No son ciudadanos ni tienen la tarjeta verde (green card) de residencia. Muchos no pueden obtener un permiso de conducir, ni participar en actos sociales, como los de las escuelas de sus hijos. Otros no consiguieron estudiar por no poder acceder a becas. Trabajan jornadas interminables por salarios muy por debajo del valor del mercado. Y no son criminales, por mucho que el candidato republicano, Donald Trump, se empeñe en acusarles. Simplemente, llegaron al país sin documentos.
Después de décadas residiendo en Estados Unidos, este es su hogar. Tienen familias, pertenecen a comunidades, trabajan, pagan impuestos… pero siempre han vivido con el temor de que todo se acabe. Ahora el miedo es mayor. Algunos son beneficiarios de DACA, el programa que da protección a los que llegaron de niños, y otros son elegibles para el programa Manteniendo a las Familias Unidas, pero ambos están paralizados en los tribunales por iniciativas lideradas por el fiscal general de Texas, Ken Paxton, y seguidas por varios Estados republicanos. A ello se suma la amenaza de una deportación masiva, la mayor de la historia, que Trump promete llevar a cabo si el resultado del 5 de noviembre le devuelve a la Casa Blanca. Y no entienden por qué les quieren separar de sus familias.
“Vivo con más miedo a que me deporten, a que me alejen de mi familia. Ahora que mis niños están chiquitos quiero estar el mayor tiempo posible con ellos y ellos tampoco quieren que esté fuera de su vida”, confiesa Guadalupe Sánchez. Mexicano de nacimiento que llegó a Estados Unidos sin papeles hace 24 años. Ahora tiene 42, lleva casado 10 con una ciudadana estadounidense y tiene dos hijos.
Trabaja incansablemente para sacar a su familia adelante, pero vive “en la sombra”, como lo definen quienes residen en el país escondidos de las autoridades para evitar una expulsión que arruinaría la vida que les ha costado décadas construir. Su condición de indocumentado le hace vulnerable a la explotación laboral. Trabaja en un restaurante con jornadas interminables. “Nunca me han pagado de forma honesta. He trabajado 60, 70 y a veces hasta 80 horas a la semana por un sueldo de 600 o 700 dólares. Otros compañeros trabajaban menos horas y ganaban más que yo. Les preguntaba y la excusa de mis empleadores era que no tengo permiso de trabajo”, explica.

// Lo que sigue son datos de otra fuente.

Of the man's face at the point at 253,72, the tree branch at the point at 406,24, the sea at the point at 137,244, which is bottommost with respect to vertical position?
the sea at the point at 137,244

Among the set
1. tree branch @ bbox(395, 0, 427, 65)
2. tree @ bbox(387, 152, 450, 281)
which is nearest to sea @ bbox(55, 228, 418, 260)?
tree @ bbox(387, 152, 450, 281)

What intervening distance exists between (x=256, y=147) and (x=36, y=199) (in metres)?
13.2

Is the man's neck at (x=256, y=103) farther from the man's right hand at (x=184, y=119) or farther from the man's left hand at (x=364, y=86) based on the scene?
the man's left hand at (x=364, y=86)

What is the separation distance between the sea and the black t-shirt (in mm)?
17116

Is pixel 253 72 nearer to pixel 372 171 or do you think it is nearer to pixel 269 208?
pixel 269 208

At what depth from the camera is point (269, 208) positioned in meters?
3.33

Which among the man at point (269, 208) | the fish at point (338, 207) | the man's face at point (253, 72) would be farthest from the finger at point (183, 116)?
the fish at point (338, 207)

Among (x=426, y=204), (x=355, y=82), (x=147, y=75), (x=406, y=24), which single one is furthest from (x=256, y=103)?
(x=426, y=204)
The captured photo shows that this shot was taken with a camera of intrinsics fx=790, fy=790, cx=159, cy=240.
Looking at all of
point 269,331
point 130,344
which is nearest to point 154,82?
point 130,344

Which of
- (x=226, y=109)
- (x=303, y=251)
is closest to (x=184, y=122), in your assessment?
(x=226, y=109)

Su situación laboral ha empeorado después de que el gobernador del Estado de Florida, Ron DeSantis, endureciera las leyes contra los inmigrantes. “Ahora me dan menos trabajo porque dicen que les pueden multar si llega una inspección”, apunta.
Sánchez se entusiasmó cuando el presidente, Joe Biden, anunció en junio su programa Manteniendo a las Familias Unidas (Parole in Place, en inglés), que concede la residencia a los cónyuges de estadounidenses que lleven más de 10 años en el país. Él era uno de medio millón de indocumentados que podía acogerse al programa. En cuanto se abrió el plazo, lo solicitó. Acudió a la cita para tomar sus huellas y fue notificado que su solicitud se había recibido. Y no se supo más. Hace más de 30 días de aquello y le queda poca esperanza. El programa se ha paralizado en los tribunales por la demanda que el fiscal general de Texas, Ken Paxton, impuso junto con otros 15 Estados republicanos. El juez consideró que el procedimiento fue ilegal por no contar con la aprobación del Congreso. Paxton alega que los migrantes indocumentados están diezmando los servicios públicos del Estado.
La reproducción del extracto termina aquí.